** Given text follows **
Nice one dsquared. A sort of equivalent of the Chinese Volunteer Forces in the Korean War.

Phil

I'm just glad I'm not old enough to remember getting change from a ten bob note. I have got glowing and doubtless idealised memories of the original King Cone, which was probably Lyons Maid's first crack at the adult market; it was priced way out of the reach of kids like me, at one shilling.

dsquared

Canada's actually been growing with every Democratic administration since, by the way, as part of a Fabian strategy aimed at extending a health service and social welfare to the whole population of the USA. Most recently, Bill Clinton annexed most of Washington and Montana to "Canada", although frankly I think the name he came up with (combining the names of two foreign countries as if to double-demonstrate that this Wasn't Part Of America) was laying it on a bit thick. My understanding is that they're just waiting for Sarah Palin's fifteen minutes to time out and then they can clear up the anomaly of Alaska (or "Royal Ireland", as we will soon remember it has always been called).

ajay

dsquared: Especially since we all remember that the real British Colombia is Manchester.
** End of Given text **
** Dataset records follows **
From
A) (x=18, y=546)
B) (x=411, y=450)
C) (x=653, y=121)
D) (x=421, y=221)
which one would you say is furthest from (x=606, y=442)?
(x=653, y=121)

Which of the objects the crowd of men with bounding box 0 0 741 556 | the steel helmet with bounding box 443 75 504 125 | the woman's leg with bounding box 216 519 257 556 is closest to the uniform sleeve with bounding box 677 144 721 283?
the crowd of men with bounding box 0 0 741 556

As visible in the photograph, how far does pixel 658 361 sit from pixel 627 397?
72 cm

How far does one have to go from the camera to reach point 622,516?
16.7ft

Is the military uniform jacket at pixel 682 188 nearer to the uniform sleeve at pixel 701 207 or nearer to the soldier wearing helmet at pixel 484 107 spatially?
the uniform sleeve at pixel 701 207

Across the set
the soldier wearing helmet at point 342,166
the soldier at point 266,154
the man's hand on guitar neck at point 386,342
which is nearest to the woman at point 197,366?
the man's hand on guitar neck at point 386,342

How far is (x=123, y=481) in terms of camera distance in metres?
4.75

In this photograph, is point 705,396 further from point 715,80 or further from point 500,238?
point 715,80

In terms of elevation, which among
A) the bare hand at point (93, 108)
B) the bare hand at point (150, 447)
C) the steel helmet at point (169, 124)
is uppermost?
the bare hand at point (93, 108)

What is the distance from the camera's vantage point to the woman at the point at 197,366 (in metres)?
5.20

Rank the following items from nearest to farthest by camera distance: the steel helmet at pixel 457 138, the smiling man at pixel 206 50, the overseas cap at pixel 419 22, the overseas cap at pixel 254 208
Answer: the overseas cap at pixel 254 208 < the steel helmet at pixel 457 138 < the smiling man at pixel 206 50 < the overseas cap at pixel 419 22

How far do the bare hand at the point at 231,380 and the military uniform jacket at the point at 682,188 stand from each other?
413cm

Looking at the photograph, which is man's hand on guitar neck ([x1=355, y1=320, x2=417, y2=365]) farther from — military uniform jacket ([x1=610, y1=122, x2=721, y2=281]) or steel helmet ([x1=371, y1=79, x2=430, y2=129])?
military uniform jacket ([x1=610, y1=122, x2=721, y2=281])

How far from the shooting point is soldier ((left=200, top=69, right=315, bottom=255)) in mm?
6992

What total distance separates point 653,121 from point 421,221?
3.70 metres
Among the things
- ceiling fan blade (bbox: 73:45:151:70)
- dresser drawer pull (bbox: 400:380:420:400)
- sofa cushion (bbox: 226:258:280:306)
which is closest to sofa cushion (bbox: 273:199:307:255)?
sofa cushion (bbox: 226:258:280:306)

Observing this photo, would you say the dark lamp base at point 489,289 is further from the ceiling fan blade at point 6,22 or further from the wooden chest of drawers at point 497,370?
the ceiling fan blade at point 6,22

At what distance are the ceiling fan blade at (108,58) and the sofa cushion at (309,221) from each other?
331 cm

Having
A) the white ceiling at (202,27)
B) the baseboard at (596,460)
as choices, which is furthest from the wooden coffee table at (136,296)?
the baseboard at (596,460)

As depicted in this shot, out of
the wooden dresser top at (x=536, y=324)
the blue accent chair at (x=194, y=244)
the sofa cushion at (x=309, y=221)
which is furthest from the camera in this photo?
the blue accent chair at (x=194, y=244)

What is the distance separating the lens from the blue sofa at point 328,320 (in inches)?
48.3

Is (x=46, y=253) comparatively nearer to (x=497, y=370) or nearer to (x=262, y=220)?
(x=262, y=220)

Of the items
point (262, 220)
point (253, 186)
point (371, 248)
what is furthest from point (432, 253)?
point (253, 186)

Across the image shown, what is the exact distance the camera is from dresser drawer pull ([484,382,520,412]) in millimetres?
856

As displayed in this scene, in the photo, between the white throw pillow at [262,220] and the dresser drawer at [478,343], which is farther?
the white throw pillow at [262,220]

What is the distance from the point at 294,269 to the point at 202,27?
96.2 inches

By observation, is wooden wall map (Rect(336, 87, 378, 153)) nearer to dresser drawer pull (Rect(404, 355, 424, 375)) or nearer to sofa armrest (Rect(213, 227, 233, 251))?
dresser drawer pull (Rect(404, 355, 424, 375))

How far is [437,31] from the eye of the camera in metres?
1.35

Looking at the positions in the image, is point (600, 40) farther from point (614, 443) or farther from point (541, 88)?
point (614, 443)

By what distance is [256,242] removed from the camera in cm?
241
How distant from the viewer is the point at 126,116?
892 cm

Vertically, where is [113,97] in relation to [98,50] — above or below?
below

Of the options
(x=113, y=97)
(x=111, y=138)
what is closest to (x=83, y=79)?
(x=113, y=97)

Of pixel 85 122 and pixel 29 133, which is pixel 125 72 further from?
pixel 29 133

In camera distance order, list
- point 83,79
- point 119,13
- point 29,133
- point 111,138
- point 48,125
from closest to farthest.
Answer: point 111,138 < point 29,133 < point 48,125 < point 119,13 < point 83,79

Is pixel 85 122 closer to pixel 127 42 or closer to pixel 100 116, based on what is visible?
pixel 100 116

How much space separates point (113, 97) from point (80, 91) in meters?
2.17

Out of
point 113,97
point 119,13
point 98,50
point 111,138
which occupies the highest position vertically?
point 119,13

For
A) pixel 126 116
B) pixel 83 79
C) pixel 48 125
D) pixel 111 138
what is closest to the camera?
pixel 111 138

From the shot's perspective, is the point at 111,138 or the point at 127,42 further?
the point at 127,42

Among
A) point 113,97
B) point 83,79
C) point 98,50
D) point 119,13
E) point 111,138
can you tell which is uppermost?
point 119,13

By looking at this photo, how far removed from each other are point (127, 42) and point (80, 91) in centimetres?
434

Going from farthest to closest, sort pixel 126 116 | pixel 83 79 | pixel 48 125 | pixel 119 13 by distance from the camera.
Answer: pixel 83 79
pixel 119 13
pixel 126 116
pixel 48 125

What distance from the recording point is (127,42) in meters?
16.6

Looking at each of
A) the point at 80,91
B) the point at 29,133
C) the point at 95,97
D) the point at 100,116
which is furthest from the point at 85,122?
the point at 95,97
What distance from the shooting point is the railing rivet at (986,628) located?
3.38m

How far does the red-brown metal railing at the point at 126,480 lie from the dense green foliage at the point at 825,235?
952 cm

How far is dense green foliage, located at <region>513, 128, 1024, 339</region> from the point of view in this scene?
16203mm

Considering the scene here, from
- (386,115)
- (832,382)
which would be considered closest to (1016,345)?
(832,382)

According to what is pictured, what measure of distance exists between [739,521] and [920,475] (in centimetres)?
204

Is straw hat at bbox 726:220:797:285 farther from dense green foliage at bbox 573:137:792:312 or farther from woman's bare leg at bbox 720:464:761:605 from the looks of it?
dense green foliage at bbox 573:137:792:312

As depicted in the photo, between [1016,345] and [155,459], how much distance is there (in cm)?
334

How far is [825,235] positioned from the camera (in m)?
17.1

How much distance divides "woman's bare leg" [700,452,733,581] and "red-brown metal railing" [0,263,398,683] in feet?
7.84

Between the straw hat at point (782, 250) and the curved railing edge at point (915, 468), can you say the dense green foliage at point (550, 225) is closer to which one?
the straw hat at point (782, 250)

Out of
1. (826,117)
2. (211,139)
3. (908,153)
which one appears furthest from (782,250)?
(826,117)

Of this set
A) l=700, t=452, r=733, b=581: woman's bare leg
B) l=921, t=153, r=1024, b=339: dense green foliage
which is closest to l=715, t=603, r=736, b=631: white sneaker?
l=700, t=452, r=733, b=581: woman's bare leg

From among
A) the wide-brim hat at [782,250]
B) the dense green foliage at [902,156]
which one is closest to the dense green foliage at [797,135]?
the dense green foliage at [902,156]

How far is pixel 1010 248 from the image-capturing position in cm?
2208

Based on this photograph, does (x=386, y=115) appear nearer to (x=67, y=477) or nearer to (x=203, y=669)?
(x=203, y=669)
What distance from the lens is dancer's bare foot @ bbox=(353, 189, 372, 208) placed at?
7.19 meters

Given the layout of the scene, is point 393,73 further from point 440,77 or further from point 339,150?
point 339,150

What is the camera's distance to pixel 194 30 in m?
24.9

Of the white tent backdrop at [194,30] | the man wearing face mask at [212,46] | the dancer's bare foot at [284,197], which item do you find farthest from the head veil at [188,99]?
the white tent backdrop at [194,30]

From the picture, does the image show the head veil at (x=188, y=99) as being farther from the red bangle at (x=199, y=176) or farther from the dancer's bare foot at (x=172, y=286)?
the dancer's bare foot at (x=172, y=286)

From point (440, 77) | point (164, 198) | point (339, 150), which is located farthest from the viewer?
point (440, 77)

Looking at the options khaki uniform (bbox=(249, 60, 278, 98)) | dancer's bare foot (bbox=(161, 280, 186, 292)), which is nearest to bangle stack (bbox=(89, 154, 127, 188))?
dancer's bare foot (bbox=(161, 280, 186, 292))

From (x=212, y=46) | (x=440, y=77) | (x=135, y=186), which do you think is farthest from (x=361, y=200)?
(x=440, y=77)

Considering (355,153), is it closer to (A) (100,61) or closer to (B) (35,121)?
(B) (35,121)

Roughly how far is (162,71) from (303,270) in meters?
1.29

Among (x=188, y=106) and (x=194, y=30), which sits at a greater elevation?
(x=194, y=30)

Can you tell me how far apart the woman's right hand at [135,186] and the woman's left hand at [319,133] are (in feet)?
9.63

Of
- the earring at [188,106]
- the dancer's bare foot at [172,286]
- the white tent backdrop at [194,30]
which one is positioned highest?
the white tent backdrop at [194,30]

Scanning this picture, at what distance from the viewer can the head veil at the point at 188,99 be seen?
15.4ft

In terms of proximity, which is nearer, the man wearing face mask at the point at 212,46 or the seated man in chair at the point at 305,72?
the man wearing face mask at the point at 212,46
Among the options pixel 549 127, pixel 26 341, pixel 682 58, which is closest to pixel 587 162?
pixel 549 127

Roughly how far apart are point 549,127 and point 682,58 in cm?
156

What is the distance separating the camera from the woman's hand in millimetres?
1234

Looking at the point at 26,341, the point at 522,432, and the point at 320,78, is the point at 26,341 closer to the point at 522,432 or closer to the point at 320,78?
** End of Dataset records **
_Exercise_: In the comment thread, what was the price of the original King Cone?

_Response for this exercise_: One shilling.